For their FUN Go! America! tour, a 50-year project that involves one performance a year, each in a different state, on the very date that that state was inducted into the Union, FUN came to New Jersey on December 18th, to WFMU's Studio B, to render two unique, smartly conceived and individually distinct long-form improvisations. The concept of the tour alone is staggering, and relies upon FUN's members having access to interstate transportation, and living long enough, to execute the mass concept in its entirety.
Backed by an American flag, adorned with their name in silver duct tape, and a host of gear ranging from plastic soda bottles to radically modified electric guitars, Mat and Jonny donned Kennedy and Nixon masks ("lifelong enemies") to render their first set, which begins with the delicious sound of carbonated-beverage-pouring, and takes flight from there. Set two, entitled "A Stroll In Jersey City," involved a studio-stationed, close-mic'd cel phone, into which they called in, while walking around the neighborhood of WFMU's building, making music from whatever they encountered on their walk.
Engineer Bob Bellerue and myself certainly had a great deal of FUN, recording the sets and watching the action put forth live and in person. These sets were broadcast the following Friday a.m. on My Castle of Quiet, though it was critical to the concept that they were recorded on Dec. 18th, the very date of NJ's 224th anniversary of statehood.

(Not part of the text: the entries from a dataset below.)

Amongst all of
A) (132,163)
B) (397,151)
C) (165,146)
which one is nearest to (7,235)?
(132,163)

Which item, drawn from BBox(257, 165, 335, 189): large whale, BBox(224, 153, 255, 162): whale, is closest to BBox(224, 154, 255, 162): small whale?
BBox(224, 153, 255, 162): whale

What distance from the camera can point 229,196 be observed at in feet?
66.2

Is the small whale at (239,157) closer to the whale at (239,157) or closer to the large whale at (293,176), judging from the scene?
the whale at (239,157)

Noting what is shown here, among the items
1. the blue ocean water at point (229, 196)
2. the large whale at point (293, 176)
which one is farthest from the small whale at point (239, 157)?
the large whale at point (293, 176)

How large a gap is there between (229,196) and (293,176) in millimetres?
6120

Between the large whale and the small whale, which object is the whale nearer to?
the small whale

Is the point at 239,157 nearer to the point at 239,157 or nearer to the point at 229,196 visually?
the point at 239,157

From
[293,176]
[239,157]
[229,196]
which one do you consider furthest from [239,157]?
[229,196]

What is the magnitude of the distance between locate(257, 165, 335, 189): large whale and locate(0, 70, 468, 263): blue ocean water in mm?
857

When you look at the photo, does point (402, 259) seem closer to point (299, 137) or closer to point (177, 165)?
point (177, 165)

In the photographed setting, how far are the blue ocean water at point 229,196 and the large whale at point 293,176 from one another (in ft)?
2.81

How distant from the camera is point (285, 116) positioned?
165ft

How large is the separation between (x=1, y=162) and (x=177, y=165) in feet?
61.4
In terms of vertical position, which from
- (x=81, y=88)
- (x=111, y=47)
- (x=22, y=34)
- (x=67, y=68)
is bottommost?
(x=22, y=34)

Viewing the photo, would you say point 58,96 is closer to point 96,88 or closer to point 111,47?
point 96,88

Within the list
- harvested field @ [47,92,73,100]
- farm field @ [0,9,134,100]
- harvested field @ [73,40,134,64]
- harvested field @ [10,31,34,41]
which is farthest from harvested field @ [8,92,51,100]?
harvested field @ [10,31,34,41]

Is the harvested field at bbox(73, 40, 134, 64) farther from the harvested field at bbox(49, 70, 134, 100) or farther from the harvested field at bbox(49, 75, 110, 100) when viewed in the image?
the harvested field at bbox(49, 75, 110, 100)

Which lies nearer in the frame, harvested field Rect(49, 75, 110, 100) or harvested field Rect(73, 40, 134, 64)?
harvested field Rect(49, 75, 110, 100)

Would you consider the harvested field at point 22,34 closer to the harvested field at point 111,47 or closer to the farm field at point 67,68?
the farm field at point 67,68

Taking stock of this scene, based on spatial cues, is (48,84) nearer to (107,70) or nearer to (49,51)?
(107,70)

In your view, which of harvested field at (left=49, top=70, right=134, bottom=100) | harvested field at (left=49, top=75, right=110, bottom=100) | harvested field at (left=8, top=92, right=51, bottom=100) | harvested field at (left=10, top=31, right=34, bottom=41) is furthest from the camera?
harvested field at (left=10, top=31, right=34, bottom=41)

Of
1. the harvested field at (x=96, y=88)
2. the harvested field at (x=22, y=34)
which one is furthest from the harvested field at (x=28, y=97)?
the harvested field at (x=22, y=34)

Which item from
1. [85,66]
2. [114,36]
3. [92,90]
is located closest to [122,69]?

Thanks again to Mat, Jonny, and their friend Kevin, all of whom were present for the rendering of similarly intriguing sets on the Castle on the last day of December 2010, that material also resulting in a dynamic set of remixes, aired on the show the following February. Thanks as always to Bob, for his invaluable, sterling engineering skills, and to Tracy Widdess, for once again rendering my performance photos into art.